Des salaires trop bas : comment partir en vacances quand le mois se termine souvent le 15 ?
Un pouvoir d’achat laminé par l’inflation, les hausses de l’énergie, de l’alimentation, des loyers ;
Un coût trop élevé du transport qui se rajoute à toutes les autres dépenses ;
Un tourisme marchand capitaliste, standardisé.

Résultat : des millions de personnes sont exclues des vacances chaque année en France, en premier lieu les travailleur·ses précaires, les familles monoparentales, les jeunes des quartiers populaires, les retraité·es modestes…

Le tourisme social : une autre idée des vacances

À l’heure où le tourisme marchand n’existait pas, le tourisme social, porté par la CGT, permettait à des millions de travailleur·ses de bénéficier des premiers congés payés !

Le tourisme social, solidaire, c’est le droit aux vacances pour tous·tes – pas seulement pour les plus riches. C’est un projet de société, un outil d’émancipation, de mixité sociale, de respiration collective.

Il doit combattre toute forme d’exclusion et être laïque. Il doit aussi offrir un mieux-disant dans sa gestion sociale, notamment en assurant un haut niveau de formation des personnels.

Le tourisme social, ce sont :

les centres de vacances pour enfants (colonies/séjours, classes découvertes) ;
les villages vacances accessibles via les CSE (comités sociaux et économiques) ;
les associations, coopératives, mutuelles qui défendent une autre idée des vacances : conviviales, reposantes, éducatives, respectueuses de l’environnement.

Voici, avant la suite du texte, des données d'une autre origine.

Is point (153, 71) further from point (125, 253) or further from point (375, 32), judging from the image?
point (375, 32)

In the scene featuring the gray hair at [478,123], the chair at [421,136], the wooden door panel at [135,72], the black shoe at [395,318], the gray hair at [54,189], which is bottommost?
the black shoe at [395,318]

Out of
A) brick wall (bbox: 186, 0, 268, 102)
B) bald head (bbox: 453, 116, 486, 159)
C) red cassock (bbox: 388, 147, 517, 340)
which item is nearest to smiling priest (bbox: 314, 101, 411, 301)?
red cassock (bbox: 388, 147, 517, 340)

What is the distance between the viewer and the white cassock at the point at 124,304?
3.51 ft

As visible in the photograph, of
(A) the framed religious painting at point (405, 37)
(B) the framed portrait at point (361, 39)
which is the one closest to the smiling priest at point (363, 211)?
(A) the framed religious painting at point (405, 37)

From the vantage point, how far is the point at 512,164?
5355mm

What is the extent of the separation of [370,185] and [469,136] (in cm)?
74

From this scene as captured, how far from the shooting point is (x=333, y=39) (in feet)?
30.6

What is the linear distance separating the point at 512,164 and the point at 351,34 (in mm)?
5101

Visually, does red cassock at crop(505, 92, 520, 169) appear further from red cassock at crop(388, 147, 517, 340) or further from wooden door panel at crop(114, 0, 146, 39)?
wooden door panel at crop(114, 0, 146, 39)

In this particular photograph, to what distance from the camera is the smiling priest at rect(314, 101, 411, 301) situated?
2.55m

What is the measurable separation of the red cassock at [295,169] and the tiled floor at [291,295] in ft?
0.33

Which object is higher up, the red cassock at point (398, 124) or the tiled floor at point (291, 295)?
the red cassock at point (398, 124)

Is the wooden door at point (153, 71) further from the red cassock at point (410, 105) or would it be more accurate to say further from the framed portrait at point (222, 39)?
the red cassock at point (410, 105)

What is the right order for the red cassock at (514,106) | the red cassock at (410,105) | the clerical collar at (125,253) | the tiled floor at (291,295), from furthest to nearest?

Mais ce secteur est malmené, délaissé par les pouvoirs publics, fragilisé par les logiques de rentabilité et les appétits du secteur marchand, de ses actionnaires qui rêvent de s’approprier ce secteur économique leur échappant.

Pourtant, porteur de valeurs fortes (solidarité, égalité, justice sociale, non lucratif, veillant à l’intérêt de ses salarié·es), le tourisme social devrait avoir un bel avenir.

La CGT revendique

  • Le renforcement du tourisme social par un financement public ambitieux ;
  • L’accès de tous·tes les salarié·es à des CSE, associations et CSA doté·es de moyens pour leur permettre d’accéder à des séjours de qualité ;
  • Une revalorisation des salaires et des pensions pour permettre à tous·tes de partir ;
  • La défense des structures de tourisme social menacées de fermeture ;
  • L’inscription du droit au départ en vacances effectif dans les politiques sociales ;
  • Les 32 heures par semaine payées 35 : la réduction du temps de travail, c’est aussi plus de temps libre !

 

Pour un tourisme populaire, solidaire, accessible et humain : engageons nous pour le droit aux vacances pour toutes et tous !

  • Une image de paysage sous le soleil. Le texte précise "La CGT Capgemini vous souhaite de bons congés payés", puis, plus bas, "Et on remercie les "preneurs d'otages" de 1936).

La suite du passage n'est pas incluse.